WHAT NEEDS TO BE DONE:
Please reproduce the rows from the line with "Answer in <instances>...</instances>." to the line with "Mask every instance", including both of those lines, with no changes.

[BEGIN EXERCISE DATA]

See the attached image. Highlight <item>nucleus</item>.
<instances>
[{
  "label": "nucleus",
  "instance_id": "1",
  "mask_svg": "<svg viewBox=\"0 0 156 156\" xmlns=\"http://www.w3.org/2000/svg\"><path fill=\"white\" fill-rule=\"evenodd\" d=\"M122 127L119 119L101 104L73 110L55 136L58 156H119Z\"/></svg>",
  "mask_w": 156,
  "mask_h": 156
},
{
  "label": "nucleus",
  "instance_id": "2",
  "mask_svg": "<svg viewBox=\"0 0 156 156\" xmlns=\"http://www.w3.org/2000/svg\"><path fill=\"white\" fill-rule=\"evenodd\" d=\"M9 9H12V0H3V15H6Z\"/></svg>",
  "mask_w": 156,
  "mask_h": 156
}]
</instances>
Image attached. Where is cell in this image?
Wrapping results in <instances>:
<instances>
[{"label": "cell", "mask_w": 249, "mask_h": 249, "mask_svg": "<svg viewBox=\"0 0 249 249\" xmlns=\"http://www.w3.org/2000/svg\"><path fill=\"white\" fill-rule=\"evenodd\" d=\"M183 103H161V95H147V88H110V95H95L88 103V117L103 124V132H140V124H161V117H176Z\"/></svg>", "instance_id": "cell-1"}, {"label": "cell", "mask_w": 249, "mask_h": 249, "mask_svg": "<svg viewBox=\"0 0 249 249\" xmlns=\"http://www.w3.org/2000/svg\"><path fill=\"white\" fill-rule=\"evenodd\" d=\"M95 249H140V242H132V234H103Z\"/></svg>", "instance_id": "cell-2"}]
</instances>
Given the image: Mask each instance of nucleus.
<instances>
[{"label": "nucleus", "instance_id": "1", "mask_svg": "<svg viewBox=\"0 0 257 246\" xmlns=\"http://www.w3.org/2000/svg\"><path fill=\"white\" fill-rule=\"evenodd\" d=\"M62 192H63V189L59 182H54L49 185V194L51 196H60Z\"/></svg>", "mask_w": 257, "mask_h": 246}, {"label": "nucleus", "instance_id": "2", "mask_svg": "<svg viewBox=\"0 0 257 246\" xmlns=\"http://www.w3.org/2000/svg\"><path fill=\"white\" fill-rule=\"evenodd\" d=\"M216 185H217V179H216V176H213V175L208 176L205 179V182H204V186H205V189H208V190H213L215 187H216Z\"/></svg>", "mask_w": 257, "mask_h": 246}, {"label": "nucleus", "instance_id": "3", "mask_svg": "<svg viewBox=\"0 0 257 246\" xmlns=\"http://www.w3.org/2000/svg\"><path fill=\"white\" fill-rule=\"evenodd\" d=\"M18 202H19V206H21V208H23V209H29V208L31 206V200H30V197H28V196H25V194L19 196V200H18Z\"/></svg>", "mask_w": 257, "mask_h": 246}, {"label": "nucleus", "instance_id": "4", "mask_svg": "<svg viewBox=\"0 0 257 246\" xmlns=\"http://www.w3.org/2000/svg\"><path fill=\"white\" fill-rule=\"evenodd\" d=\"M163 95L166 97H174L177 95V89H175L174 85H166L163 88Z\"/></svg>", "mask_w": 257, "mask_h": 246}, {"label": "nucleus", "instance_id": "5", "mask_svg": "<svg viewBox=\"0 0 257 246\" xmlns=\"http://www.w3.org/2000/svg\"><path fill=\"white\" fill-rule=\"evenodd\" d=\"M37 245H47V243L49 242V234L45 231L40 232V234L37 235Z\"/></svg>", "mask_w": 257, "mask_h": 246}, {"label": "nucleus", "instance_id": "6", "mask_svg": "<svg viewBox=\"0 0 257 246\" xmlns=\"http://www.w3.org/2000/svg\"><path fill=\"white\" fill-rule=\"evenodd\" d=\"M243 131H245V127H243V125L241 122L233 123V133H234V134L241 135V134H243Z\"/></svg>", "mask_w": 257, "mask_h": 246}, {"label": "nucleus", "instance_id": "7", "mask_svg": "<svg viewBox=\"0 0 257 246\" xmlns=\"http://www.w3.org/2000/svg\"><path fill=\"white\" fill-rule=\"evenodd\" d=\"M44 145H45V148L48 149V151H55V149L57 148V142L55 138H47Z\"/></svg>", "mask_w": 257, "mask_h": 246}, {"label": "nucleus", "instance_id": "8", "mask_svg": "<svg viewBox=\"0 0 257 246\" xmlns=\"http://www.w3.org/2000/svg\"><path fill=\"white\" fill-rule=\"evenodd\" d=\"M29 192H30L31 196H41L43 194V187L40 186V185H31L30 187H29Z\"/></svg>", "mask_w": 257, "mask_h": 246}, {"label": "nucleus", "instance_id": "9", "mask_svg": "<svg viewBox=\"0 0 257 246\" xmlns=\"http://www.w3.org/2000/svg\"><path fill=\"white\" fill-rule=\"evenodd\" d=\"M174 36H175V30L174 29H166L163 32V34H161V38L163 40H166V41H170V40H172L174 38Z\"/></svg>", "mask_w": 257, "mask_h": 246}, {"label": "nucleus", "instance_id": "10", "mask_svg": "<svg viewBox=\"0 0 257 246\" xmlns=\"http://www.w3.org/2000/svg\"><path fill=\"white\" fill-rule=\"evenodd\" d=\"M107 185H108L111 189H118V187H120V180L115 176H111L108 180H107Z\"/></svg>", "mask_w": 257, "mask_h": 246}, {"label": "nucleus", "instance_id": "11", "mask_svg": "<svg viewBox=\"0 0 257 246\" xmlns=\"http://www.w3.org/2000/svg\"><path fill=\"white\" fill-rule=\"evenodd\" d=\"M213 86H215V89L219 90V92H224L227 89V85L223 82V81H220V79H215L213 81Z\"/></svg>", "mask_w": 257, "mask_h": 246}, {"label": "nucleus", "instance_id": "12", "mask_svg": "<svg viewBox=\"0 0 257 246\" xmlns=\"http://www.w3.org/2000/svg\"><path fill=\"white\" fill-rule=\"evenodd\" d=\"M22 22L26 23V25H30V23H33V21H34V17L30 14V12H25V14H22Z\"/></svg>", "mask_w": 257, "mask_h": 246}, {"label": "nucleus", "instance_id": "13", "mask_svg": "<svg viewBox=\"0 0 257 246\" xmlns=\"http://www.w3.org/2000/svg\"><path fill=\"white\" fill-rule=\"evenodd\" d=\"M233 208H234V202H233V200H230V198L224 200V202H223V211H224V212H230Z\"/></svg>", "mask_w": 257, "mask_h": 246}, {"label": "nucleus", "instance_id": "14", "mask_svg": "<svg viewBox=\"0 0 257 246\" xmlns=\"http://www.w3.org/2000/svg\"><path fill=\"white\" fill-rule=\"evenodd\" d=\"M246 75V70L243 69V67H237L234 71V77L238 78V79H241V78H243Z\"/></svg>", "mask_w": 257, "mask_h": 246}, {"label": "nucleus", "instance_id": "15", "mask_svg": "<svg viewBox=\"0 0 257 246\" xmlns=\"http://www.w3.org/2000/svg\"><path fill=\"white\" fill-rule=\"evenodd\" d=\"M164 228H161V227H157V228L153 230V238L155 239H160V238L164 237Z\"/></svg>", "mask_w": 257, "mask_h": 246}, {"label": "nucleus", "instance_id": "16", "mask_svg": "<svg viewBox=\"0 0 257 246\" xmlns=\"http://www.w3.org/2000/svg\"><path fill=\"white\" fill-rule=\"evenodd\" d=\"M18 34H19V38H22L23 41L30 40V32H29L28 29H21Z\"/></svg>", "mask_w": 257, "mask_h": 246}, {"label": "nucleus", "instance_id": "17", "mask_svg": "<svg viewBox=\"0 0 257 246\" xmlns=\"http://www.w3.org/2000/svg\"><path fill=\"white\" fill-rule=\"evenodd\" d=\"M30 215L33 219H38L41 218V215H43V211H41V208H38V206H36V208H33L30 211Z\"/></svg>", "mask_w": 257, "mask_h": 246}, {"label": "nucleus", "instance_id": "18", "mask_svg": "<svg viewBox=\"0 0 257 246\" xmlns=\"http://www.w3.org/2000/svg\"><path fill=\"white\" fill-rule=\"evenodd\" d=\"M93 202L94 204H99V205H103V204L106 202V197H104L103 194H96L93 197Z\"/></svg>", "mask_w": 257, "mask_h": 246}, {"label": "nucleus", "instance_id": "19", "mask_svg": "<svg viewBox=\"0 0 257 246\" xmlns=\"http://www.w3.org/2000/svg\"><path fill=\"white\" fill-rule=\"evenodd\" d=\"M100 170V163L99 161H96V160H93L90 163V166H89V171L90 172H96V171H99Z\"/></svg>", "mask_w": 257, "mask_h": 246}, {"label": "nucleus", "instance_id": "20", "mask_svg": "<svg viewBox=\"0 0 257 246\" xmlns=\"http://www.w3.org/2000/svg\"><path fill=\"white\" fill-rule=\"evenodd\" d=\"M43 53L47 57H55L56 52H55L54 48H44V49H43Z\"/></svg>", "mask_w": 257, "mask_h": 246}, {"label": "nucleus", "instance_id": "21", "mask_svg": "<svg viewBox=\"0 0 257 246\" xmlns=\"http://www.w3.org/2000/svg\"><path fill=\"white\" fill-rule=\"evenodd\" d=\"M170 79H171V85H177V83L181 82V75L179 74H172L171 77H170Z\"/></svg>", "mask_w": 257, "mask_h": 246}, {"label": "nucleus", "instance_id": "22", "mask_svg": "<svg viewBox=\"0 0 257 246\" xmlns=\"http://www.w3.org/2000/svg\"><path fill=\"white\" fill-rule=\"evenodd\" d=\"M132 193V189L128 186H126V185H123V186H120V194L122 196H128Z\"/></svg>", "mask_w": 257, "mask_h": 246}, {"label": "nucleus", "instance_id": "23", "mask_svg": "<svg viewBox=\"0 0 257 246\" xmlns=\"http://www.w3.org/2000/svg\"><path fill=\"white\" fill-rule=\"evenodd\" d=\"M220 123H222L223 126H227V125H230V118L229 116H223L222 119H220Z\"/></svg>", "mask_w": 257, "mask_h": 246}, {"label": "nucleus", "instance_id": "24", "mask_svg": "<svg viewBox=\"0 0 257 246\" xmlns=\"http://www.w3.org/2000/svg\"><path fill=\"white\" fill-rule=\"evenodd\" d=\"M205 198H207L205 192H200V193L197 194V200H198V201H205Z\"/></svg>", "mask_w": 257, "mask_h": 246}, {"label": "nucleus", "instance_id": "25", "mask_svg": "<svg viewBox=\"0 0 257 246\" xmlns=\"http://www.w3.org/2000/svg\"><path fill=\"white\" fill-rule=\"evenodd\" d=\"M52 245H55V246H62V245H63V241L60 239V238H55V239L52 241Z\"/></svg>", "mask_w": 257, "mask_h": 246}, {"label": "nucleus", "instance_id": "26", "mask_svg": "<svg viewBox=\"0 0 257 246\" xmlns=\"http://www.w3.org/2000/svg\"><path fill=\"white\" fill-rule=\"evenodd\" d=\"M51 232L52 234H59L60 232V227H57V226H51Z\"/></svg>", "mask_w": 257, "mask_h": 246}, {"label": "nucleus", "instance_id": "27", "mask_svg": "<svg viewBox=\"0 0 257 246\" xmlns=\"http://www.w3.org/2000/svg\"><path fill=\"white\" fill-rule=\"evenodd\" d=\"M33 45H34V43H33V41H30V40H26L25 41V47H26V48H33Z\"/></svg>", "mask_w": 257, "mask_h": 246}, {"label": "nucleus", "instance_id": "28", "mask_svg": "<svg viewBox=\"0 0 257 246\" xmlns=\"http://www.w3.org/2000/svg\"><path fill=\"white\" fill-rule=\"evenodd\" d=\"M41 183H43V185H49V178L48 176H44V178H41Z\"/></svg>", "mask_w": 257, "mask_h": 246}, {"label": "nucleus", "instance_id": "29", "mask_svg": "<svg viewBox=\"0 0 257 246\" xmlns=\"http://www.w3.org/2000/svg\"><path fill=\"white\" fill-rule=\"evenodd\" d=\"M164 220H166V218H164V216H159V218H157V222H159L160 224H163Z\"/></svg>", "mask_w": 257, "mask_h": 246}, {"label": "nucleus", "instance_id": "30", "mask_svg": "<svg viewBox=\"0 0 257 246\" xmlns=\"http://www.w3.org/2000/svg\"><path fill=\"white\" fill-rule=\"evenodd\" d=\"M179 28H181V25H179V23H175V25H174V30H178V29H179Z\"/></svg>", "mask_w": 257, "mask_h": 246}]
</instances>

[END EXERCISE DATA]
[BEGIN EXERCISE DATA]

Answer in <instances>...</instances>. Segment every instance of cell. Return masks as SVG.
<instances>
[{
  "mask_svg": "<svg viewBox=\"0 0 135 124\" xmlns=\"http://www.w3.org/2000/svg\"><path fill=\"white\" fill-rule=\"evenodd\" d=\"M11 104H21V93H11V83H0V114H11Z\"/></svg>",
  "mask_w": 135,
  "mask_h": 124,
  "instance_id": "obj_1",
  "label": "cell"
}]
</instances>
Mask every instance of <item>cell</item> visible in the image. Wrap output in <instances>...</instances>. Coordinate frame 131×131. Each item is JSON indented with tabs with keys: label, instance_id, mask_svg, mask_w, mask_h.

[END EXERCISE DATA]

REPLY:
Answer in <instances>...</instances>. Segment every instance of cell. Return masks as SVG.
<instances>
[{
  "mask_svg": "<svg viewBox=\"0 0 135 124\" xmlns=\"http://www.w3.org/2000/svg\"><path fill=\"white\" fill-rule=\"evenodd\" d=\"M11 104H21V93H11V83H0V114H11Z\"/></svg>",
  "mask_w": 135,
  "mask_h": 124,
  "instance_id": "obj_1",
  "label": "cell"
}]
</instances>
Mask every instance of <item>cell</item> visible in the image. Wrap output in <instances>...</instances>. Coordinate frame 131×131. Each item is JSON indented with tabs with keys: label, instance_id, mask_svg, mask_w, mask_h.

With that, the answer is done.